| Activity |
Where a line contains "Bentham, one of", start there and write out that line and each one after it, word for word, through the final line of the entries; add nothing else.

Data records Start Marker

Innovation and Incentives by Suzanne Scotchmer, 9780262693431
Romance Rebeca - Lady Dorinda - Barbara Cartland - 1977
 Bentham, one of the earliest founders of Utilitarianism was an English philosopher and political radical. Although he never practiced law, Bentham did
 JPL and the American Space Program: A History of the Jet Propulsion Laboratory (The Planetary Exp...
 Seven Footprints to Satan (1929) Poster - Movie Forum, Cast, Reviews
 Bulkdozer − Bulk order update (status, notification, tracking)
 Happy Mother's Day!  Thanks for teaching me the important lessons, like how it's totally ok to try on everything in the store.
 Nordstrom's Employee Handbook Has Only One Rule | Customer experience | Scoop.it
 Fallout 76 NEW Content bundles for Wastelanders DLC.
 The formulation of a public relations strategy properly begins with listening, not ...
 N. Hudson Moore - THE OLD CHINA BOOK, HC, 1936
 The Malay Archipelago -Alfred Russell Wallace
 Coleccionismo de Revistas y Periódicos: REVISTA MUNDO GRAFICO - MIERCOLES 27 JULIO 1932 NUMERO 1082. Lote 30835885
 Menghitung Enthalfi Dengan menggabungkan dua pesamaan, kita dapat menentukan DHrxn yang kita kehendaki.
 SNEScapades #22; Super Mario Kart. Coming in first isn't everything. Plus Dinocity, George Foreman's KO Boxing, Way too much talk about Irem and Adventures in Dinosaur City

Data records End Marker

| Task output |
 Bentham, one of the earliest founders of Utilitarianism was an English philosopher and political radical. Although he never practiced law, Bentham did
 JPL and the American Space Program: A History of the Jet Propulsion Laboratory (The Planetary Exp...
 Seven Footprints to Satan (1929) Poster - Movie Forum, Cast, Reviews
 Bulkdozer − Bulk order update (status, notification, tracking)
 Happy Mother's Day!  Thanks for teaching me the important lessons, like how it's totally ok to try on everything in the store.
 Nordstrom's Employee Handbook Has Only One Rule | Customer experience | Scoop.it
 Fallout 76 NEW Content bundles for Wastelanders DLC.
 The formulation of a public relations strategy properly begins with listening, not ...
 N. Hudson Moore - THE OLD CHINA BOOK, HC, 1936
 The Malay Archipelago -Alfred Russell Wallace
 Coleccionismo de Revistas y Periódicos: REVISTA MUNDO GRAFICO - MIERCOLES 27 JULIO 1932 NUMERO 1082. Lote 30835885
 Menghitung Enthalfi Dengan menggabungkan dua pesamaan, kita dapat menentukan DHrxn yang kita kehendaki.
 SNEScapades #22; Super Mario Kart. Coming in first isn't everything. Plus Dinocity, George Foreman's KO Boxing, Way too much talk about Irem and Adventures in Dinosaur City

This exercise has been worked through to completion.